(Provided text begins)
LeetCode 1202 - Smallest String With Swaps

LeetCode Problem 1202

Difficulty: 🟡 Medium
Topics: Array, Hash Table, String, Depth-First Search, Breadth-First Search, Union-Find, Sorting

Solution

Problem Understanding

The problem gives us a string s and a list of index pairs called pairs. Each pair [a, b] means we are allowed to swap the characters at positions a and b.

The important detail is that swaps can be performed any number of times. This changes the nature of the problem completely. We are not restricted to using each pair once. Instead, if index 0 can swap with 1, and 1 can swap with 2, then index 0 can effectively exchange characters with index 2 through a sequence of swaps.

The problem asks us to return the lexicographically smallest string that can be formed after performing any valid sequence of swaps.

Lexicographical order works like dictionary order. For example:

"abcd" is smaller than "abdc"
"abc" is smaller than "acb"

So the goal is to make the earliest characters in the string as small as possible.

The constraints are large:

s.length can be up to 10^5
pairs.length can also be up to 10^5

These limits immediately tell us that expensive repeated swapping or exhaustive search is impossible. Any algorithm worse than roughly O(n log n) will likely time out.

A crucial observation is that swaps create connected groups of indices. If two indices are connected directly or indirectly through swap pairs, then any character inside that connected component can eventually move to any position within the same component.

For example:

pairs = [[0,1],[1,2]]

This means indices 0, 1, and 2 all belong to the same connected component. Therefore, the characters at those positions can be rearranged arbitrarily among those indices.

Important edge cases include:

An empty pairs array, no swaps are possible
A fully connected graph, the entire string can be globally sorted
Multiple disconnected components
Duplicate swap pairs
Single-character strings
Components containing only one index

The problem guarantees that all indices are valid and that the string only contains lowercase English letters.

Approaches

Brute Force Approach

A brute force solution would repeatedly attempt swaps and try to improve the string until no better arrangement can be found.

One possible brute force strategy is:

Generate all reachable strings using BFS or DFS over swap operations
Track visited configurations
Return the smallest lexicographical string encountered

This approach is technically correct because it explores all possible valid swap sequences. However, it is computationally infeasible.
(Provided text ends)
(Dataset content begins)
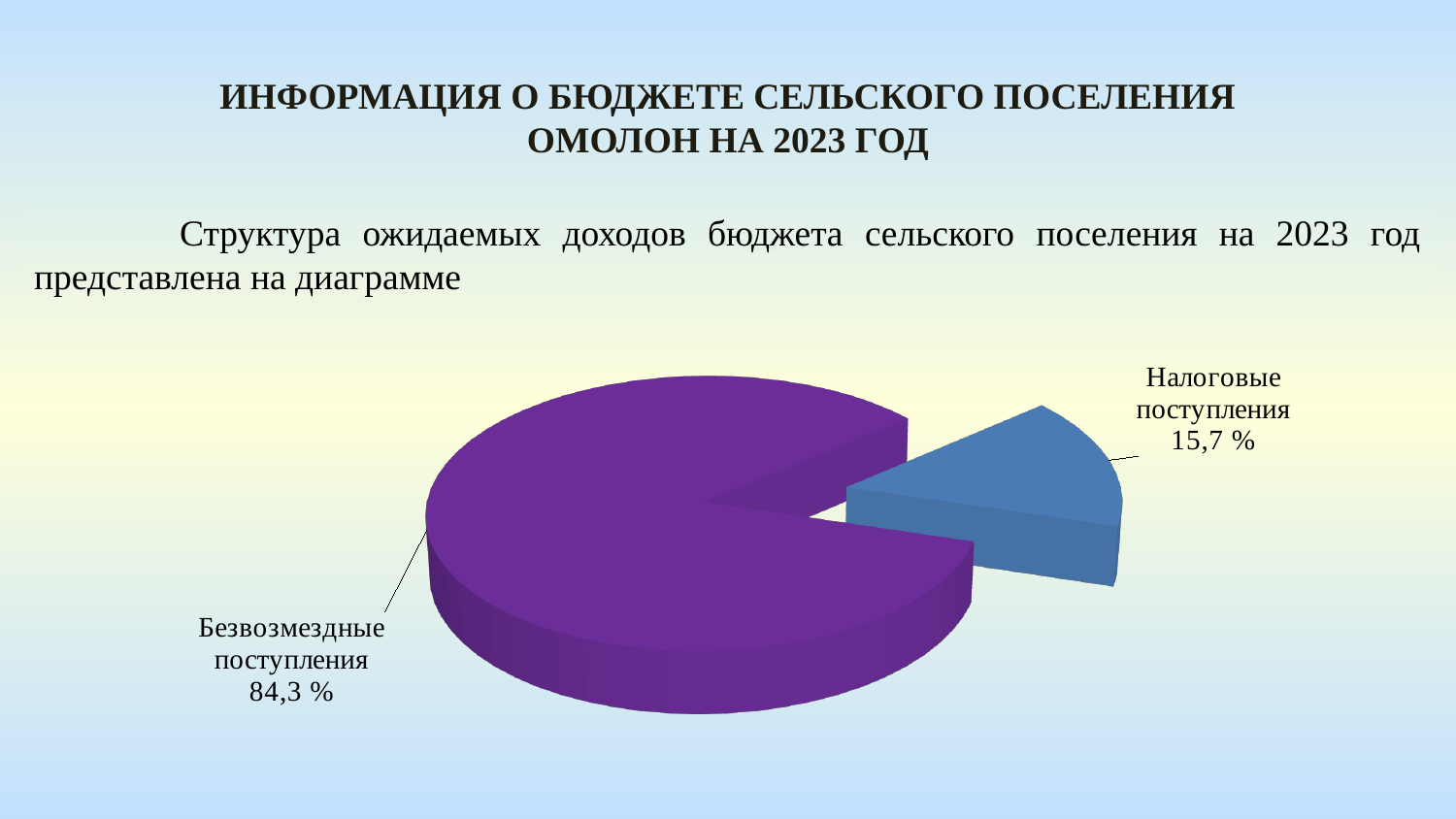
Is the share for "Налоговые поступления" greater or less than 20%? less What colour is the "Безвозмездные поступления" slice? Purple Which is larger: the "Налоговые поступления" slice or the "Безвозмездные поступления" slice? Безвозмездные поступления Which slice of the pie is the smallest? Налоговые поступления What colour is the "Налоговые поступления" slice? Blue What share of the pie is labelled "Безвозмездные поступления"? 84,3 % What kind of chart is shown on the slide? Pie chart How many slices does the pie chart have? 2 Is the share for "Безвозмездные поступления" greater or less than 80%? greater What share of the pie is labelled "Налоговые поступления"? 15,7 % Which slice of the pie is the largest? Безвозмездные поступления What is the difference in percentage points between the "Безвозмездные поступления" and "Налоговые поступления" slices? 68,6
(Dataset content ends)
## Problems to work on
**A)** Answer these questions using the LeetCode 1202 write-up:
(i) How long can s be at most?
(ii) What does an empty pairs array mean for the string?
(iii) What kind of characters does the string contain?
**B)** Carry on the LeetCode 1202 write-up from the point where it stops.
The data has nothing to do with the LeetCode 1202 write-up.

## Answers in order
**A)**
(i) Up to 10^5 characters.
(ii) No swaps are possible.
(iii) Only lowercase English letters.

**B)**
If a component contains k indices, then potentially k! permutations of characters are reachable. Even for modest values of k, this becomes enormous.

Another brute force variation would repeatedly apply beneficial swaps greedily. However, greedy local swaps do not necessarily lead to the globally smallest arrangement unless we understand the connected-component structure.

Because the constraints are up to 10^5, brute force exploration is completely impractical.

Key Insight

The critical insight is that swap relationships form connected components in a graph.

If two indices belong to the same connected component, then their characters can be rearranged arbitrarily through sequences of swaps.

This transforms the problem into:

Find all connected components of indices
Collect all characters belonging to each component
Sort the characters in ascending order
Place the smallest characters into the smallest indices

Why does this work?

To minimize the lexicographical order, earlier positions should receive the smallest possible characters. Since all indices inside a connected component are freely interchangeable, we should greedily assign the smallest available character to the smallest index.

Union-Find, also called Disjoint Set Union (DSU), is ideal for efficiently building connected components.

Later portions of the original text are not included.